- Poster
- 東京無国籍少女
- Directed by: Mamoru Oshii
- Screenplay by: Kei Yamamura
- Story by: Kentarô Yamagishi
- Produced by: Gaku Kawasaki
- Starring: Nana Seino; Hirotarō Honda;
- Cinematography: Mitsuo Matoba
- Edited by: Atsuki Sato
- Music by: Shûhei Kamimura
- Distributed by: Toei Company
- Release date: July 25, 2015;
- Running time: 85 minutes
- Country: Japan
- Language: Japanese

= Tōkyō Mukokuseki Shōjo =

Tōkyō Mukokuseki Shōjo (東京無国籍少女) (also known as Nowhere Girl) is a Japanese suspense thriller film directed by Mamoru Oshii. It was released on July 25, 2015, in Japan.

==Plot==
A strange girl feels that she is out of place in her school. The people around her are also strange.

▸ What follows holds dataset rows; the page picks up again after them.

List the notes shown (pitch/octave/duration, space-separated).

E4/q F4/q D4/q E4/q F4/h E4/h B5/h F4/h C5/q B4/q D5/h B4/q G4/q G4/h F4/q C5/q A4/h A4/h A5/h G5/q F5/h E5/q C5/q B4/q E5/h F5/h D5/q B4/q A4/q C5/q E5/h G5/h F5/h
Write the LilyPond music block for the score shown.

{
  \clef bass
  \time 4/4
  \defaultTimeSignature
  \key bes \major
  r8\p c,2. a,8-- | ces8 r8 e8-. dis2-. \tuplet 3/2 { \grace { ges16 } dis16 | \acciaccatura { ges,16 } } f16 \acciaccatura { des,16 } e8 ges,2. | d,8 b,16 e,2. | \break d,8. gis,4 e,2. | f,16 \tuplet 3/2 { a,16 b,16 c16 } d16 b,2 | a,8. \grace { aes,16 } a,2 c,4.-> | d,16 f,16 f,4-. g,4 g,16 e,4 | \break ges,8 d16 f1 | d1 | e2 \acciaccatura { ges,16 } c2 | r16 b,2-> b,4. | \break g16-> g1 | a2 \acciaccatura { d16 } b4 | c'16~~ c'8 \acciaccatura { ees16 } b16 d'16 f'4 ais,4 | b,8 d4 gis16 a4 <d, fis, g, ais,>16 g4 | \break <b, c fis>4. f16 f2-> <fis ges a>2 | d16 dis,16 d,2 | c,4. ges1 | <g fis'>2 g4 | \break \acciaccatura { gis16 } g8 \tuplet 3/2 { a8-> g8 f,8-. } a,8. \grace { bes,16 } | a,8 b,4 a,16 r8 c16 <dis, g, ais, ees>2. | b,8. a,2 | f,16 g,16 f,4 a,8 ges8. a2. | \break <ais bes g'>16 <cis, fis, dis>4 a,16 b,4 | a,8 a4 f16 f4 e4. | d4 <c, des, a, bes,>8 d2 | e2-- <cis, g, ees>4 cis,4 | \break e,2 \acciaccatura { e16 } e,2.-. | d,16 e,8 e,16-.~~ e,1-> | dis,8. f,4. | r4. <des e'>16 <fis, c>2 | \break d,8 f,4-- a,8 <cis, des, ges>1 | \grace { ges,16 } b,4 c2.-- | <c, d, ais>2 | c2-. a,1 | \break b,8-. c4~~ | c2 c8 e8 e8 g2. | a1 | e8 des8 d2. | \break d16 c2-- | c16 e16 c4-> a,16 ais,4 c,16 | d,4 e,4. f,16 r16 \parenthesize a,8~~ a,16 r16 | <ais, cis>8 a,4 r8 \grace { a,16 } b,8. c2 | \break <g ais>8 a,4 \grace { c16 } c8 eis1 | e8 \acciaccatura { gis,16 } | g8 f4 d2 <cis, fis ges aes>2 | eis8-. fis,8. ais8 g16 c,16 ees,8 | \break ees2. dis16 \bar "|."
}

The Russian military attacks the school and she kills them with an AK-74. She wakes up to find that it was a dream, and the school is actually a refugee camp, she is a soldier, and Japan has been invaded by Russia.

==Cast==
- Nana Seino as Ai
- Nobuaki Kaneko
- Lily
- Hirotarō Honda

==Reception==
The film was panned by audiences, earning 2.43/5 stars on Yahoo Movies Japan and 2.5/5 stars on Eiga.com, with viewers citing the nonsensical story and bad acting as its biggest problems while praising its visuals. ScreenAnarchy stated: "Once again, Oshii Mamoru has made a film which is mostly for himself, treading ground he has covered before in other (and sometimes better) films. But as his reality-addled puzzles go, this one is actually pretty straightforward, and not too hard to solve. Most fans of his work will probably be pleased."